Auch wenn es sich nicht um Prostitution handelt, sind sexuelle Handlungen die gegen ein Entgelt erfolgen in bestimmten Konstellationen problematisch. Das betrifft insbesondere sexuelle Handlungen zwischen Minderjährigen und Volljährigen. Erfolgt die sexuelle Handlung zwischen einem Über-18-Jährigen und einer Unter-18-Jährigen gegen entgelt, handelt es sich um einen sexuellen Missbrauch von Jugendlichen nach § 182 Abs. 2 StGB.

Ebenso wird eine Person über achtzehn Jahren bestraft, die eine Person unter achtzehn Jahren dadurch missbraucht, dass sie gegen Entgelt sexuelle Handlungen an ihr vornimmt oder an sich von ihr vornehmen lässt.

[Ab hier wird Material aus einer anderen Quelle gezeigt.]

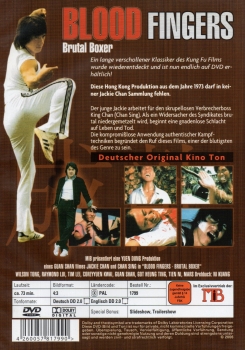 Blood Fingers - Brutal Boxer - (Vermietrecht) - Einzel-DVD - Neu & OVP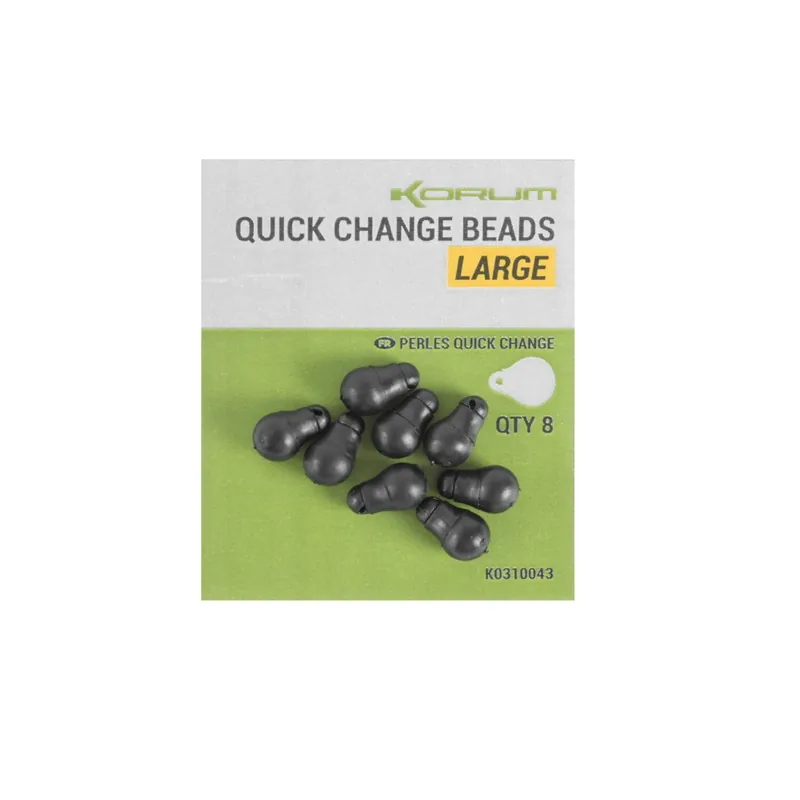 Korum Quick Change Beads Gr. Large 8 Stück-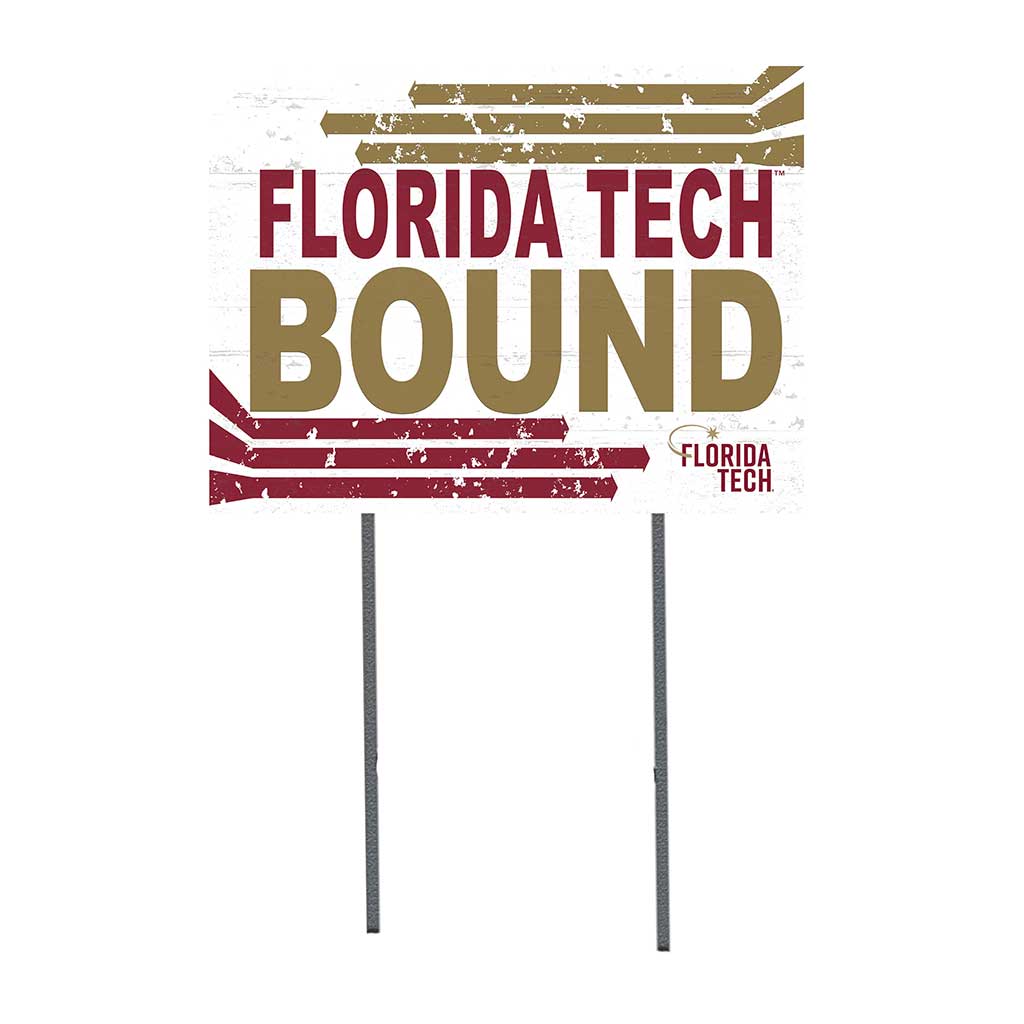 18x24 Lawn Sign Retro School Bound Florida Institute of Technology PANTHERS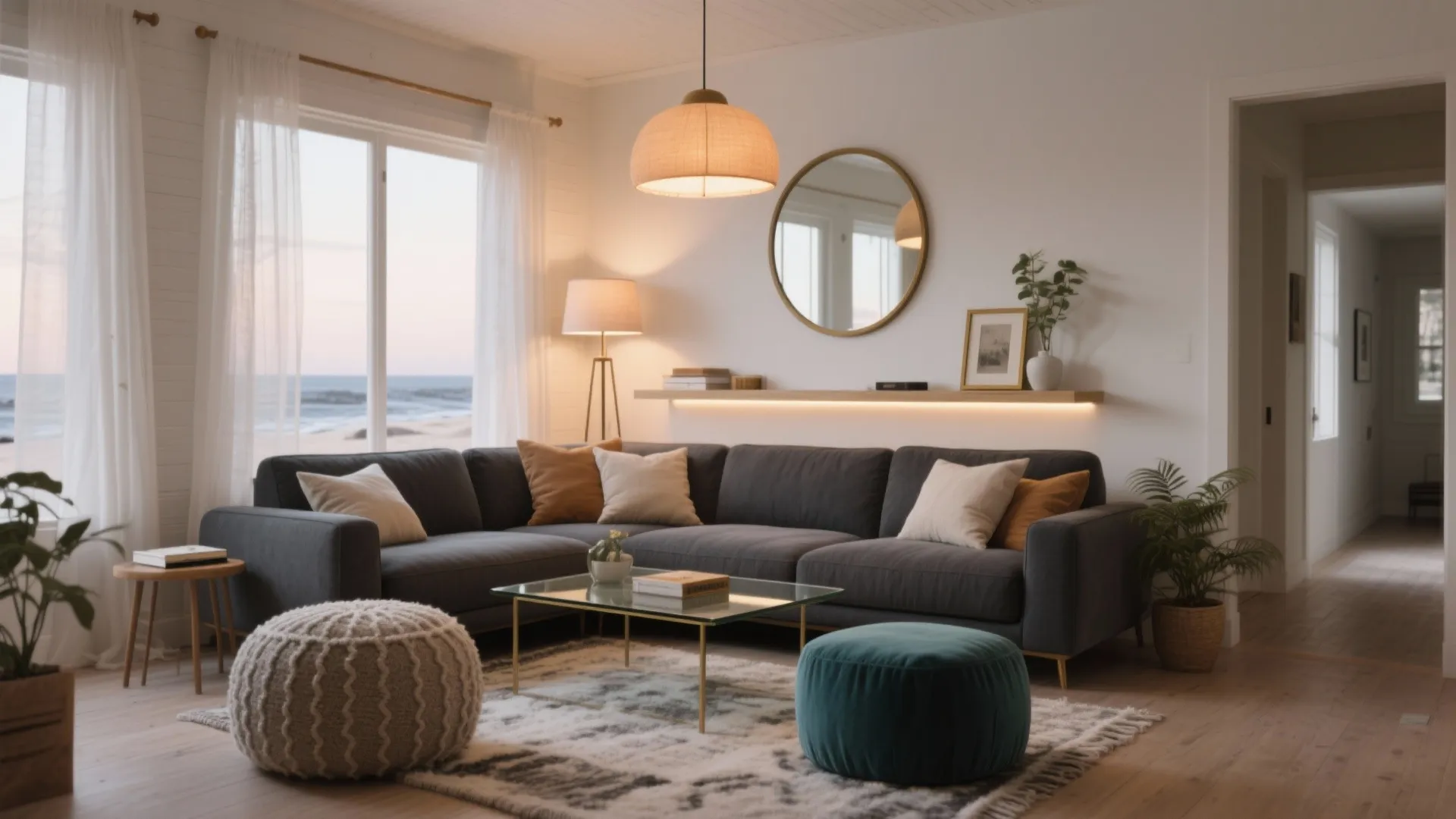 5 Smart Ideas for Dark Grey Sectional Living Rooms: Creative small-space tips and layout tricks to make a dark grey sectional feel warm, spacious, and stylish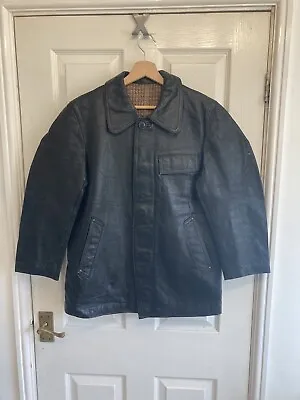 Buy Vintage Military Leather Jacket 40” J322 • 49£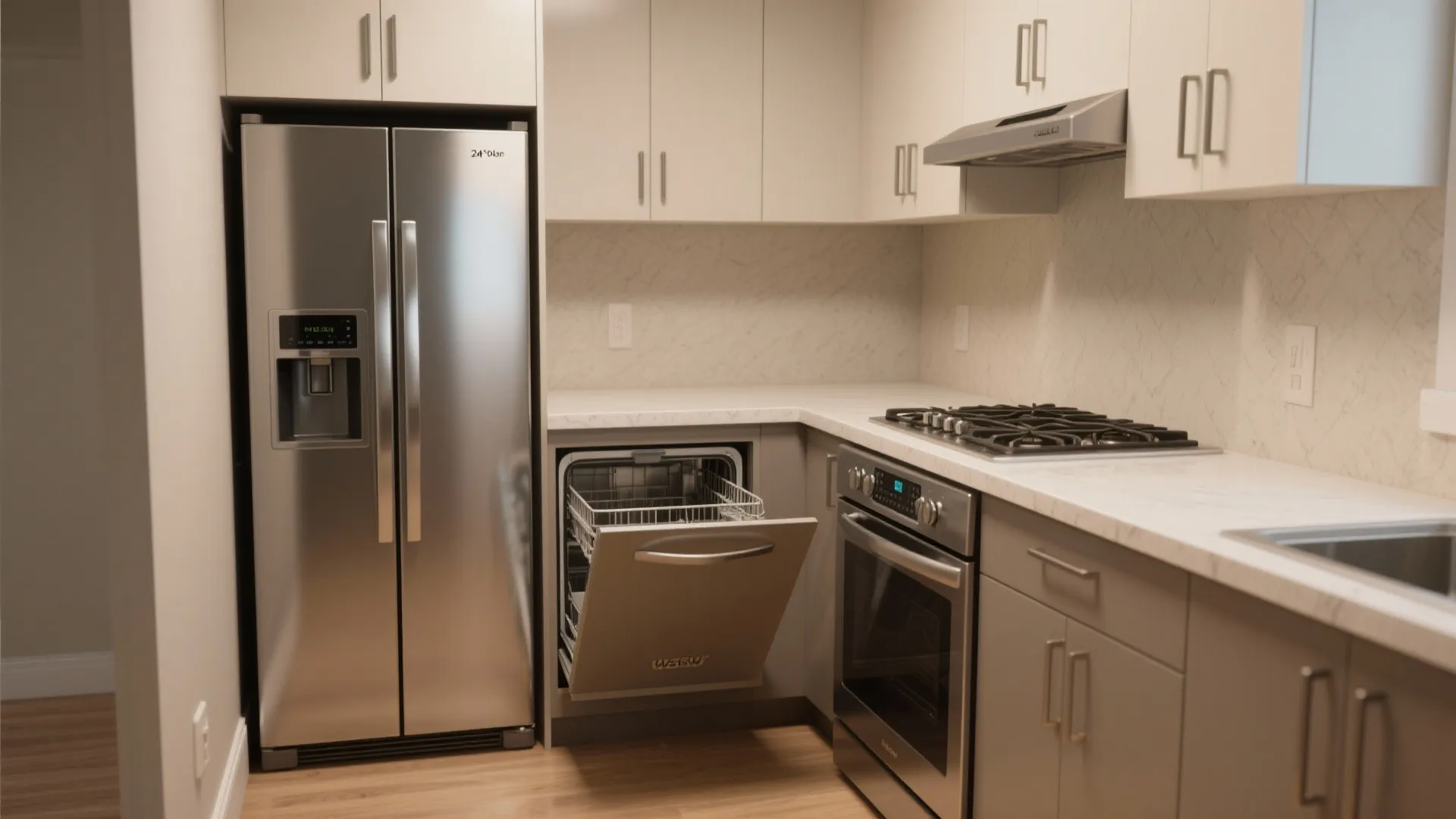 4. Integrated appliances and compact ranges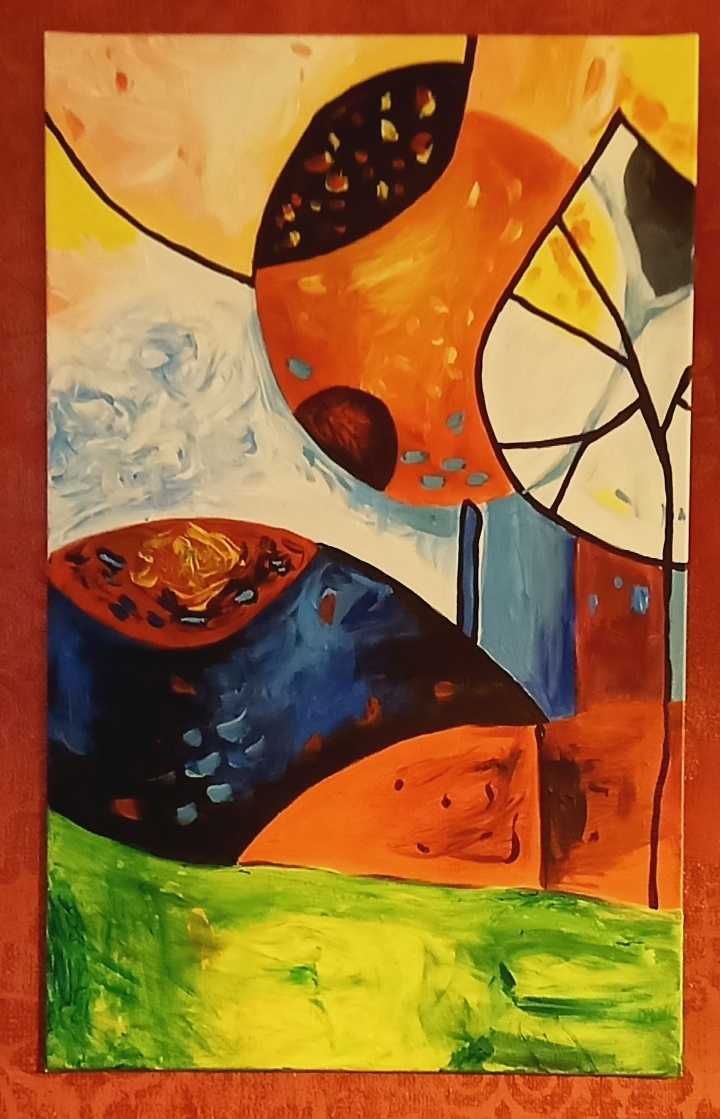 Obraz akrylowy tryptyk Bajkowe Miasto 40x64cm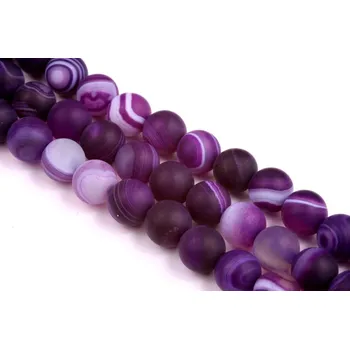 Korálek Minerál achát č.209 (8mm)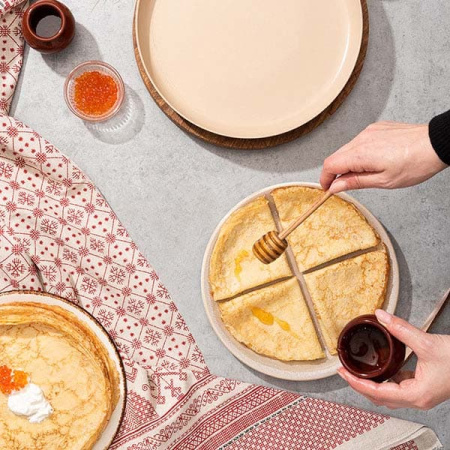 Ложка для меда;дер. олива;,L=15см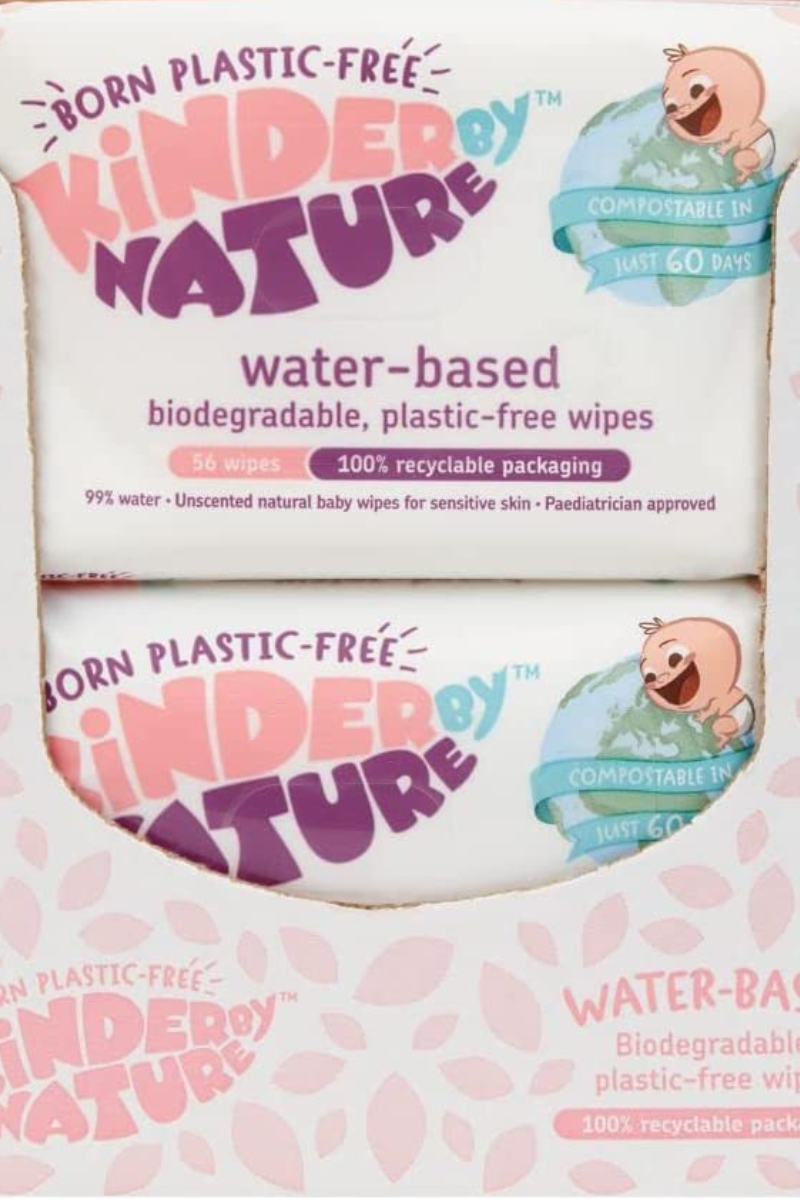 Kinder by Nature Biodegradable Plant-Based Baby Wipes - 672 Count main image 1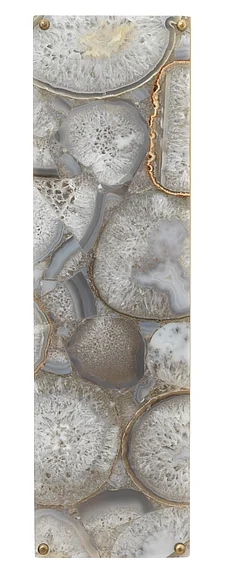 Jamie Young Jamie Young Adeline Rectangle Wall Sconce, Agate Resin and Antique Brass 4ADEL-RECTAB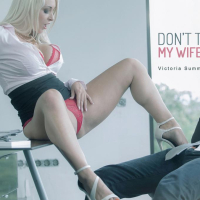 Blonde secretary Victoria Summers seducing office sex in long black skirt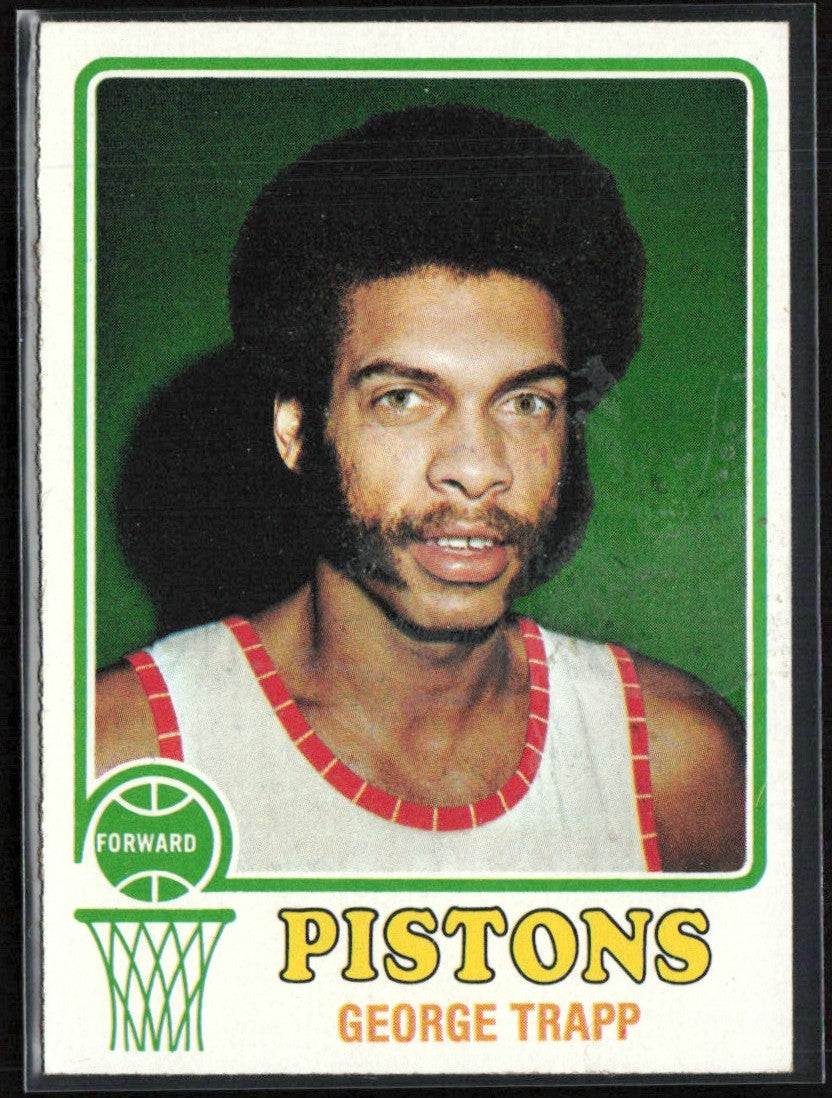 George Trapp 1973 Topps #22 Detroit Pistons
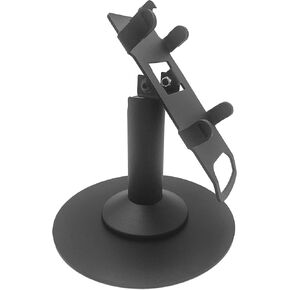 DCCStands Ingenico Move/3500/5000 7" Freestanding Swivel and Tilt Terminal Stand with Round Plate, Black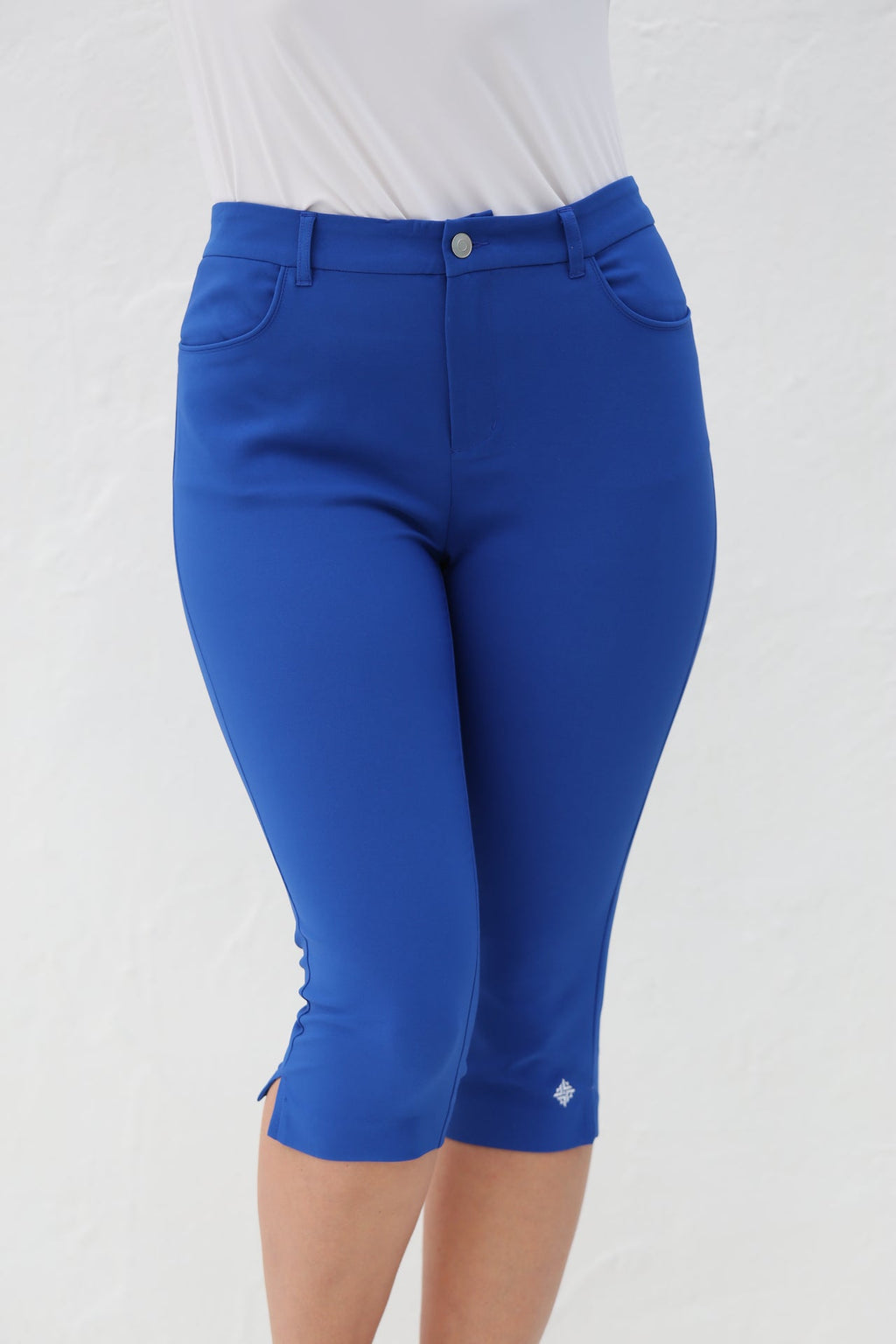 Women's Golf Pedal Pushers - Cobalt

Sexuelle Handlungen gegen Entgelt

Dieser Tatbestand ist besonders problematisch. Denn unter einem Entgelt im juristischen Sinne wird jede geldwerte Gegenleistung verstanden. Hierunter fallen neben dem Bezahlen mit Geld auch Naturalleistungen wie Einladungen (z.B. zu McDonalds, ins Kino, zum Essen, Zoobesuche, Schwimmbadbesuche etc.), Süßigkeiten, Drogen, Alkohol, Zigaretten, das Anbieten einer Unterkunft oder das zur Verfügung stellen eines Reitpferdes. Darauf, dass das Entgelt gezahlt worden ist, kommt es nicht an! Nach der gängigen Rechtsprechung soll es bereits ausreichen, über das Entgelt getäuscht worden ist („Filmproduzenten“, „Casting“).

Vorsatz

Die Tat verlangt Vorsatz seitens des Täters. Der Vorsatz muss sich insbesondere auf das Alter der Minderjährigen Person beziehen.

Strafe und Verjährung

Die Ausübung der verbotenen Prostitution wird mit Freiheitsstrafe bis zu 6 Monaten oder mit Geldstrafe bis zu einhundertachtzig Tagessätzen geahndet.

Die jugendgefährdende Prostitution wird mit Freiheitsstrafe bis zu einem Jahr oder mit Geldstrafe bestraft.

Sowohl die Ausübung der verbotenen Prostitution, als auch die jugendgefährdende Prostitution verjähren nach drei Jahren.

Neben den einschlägigen Strafvorschriften gibt es eine Fülle an Bußgeldvorschriften, die es zu beachten gilt.

Der sexuelle Missbrauch von Jugendlichen in Form der Vornahme sexueller Handlungen zwischen einer Person über achtzehn Jahren und einer Person unter achtzehn Jahren gegen Entgelt nach § 182 Abs. 2 StGB wird mit Freiheitsstrafe bis zu fünf Jahren oder mit Geldstrafe geahndet. Die Tat verjährt nach § 78 Abs. 3 Nr. 4 StGB nach fünf Jahren.